Amira Jarmakani works on questions of race, gender, ethnicity and representation in U.S. popular culture. Her most recent book, An Imperialist Love Story: Desert Romances and the War on Terror (NYU Press, 2015), demonstrates how desire animates contemporary U.S. imperialism. Investigating the increased popularity of desert romances concurrent with the war on terror, the book demonstrates love to be a salient lens through which to understand how the war on terror works and how it perseveres.

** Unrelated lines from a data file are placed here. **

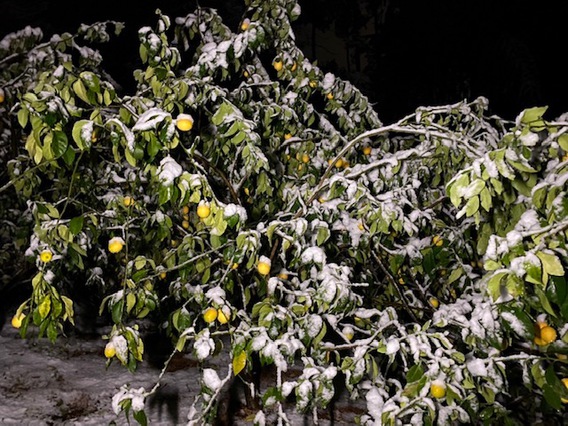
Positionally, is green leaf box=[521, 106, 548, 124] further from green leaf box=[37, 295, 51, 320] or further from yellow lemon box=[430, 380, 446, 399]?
green leaf box=[37, 295, 51, 320]

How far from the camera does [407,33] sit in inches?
361

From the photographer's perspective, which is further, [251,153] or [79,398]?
[79,398]

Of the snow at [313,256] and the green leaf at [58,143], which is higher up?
the green leaf at [58,143]

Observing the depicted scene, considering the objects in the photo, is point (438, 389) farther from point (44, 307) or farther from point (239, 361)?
point (44, 307)

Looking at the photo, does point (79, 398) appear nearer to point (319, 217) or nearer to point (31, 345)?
point (31, 345)

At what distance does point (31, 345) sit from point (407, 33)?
867cm

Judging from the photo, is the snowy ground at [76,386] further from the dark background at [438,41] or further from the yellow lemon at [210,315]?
the dark background at [438,41]

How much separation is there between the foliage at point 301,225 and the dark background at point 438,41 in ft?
14.0

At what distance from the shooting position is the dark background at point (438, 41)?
6.35 metres

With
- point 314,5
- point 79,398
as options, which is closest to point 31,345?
point 79,398

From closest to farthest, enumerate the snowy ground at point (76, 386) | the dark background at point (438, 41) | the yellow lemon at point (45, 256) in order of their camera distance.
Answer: the yellow lemon at point (45, 256) → the snowy ground at point (76, 386) → the dark background at point (438, 41)

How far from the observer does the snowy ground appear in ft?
8.25

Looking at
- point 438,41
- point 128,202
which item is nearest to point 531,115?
point 128,202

Her first book, Imagining Arab Womanhood, analyzes orientalist representations of Arab and Muslim womanhood in varied contexts, such as the 1893 Chicago World’s Fair, early twentieth century tobacco advertisements, contemporary advertisements and photographs, and the contemporary “American belly dance” movement. Looking at photographic albums and advertisements featuring belly dancers, veiled women, and harem imagery in comparative historical contexts, the book argues that they offer a shorthand for communicating social anxieties about expansionism, modernity, and the loss of the frontier at the turn of the 20th century, and about national security and the “new” (oil) frontier in the contemporary context. She is a co-editor of Sajjilu Arab American: A Reader in SWANA Studies (Syracuse U press, 2022). In conversation with feminist and abolitionist data justice scholars, her current project – “Weapons of Mass Dissemination” – traces how viral memes, images, and stories about Muslims as a dangerous threat to the US perpetuate gendered, anti-Muslim racism.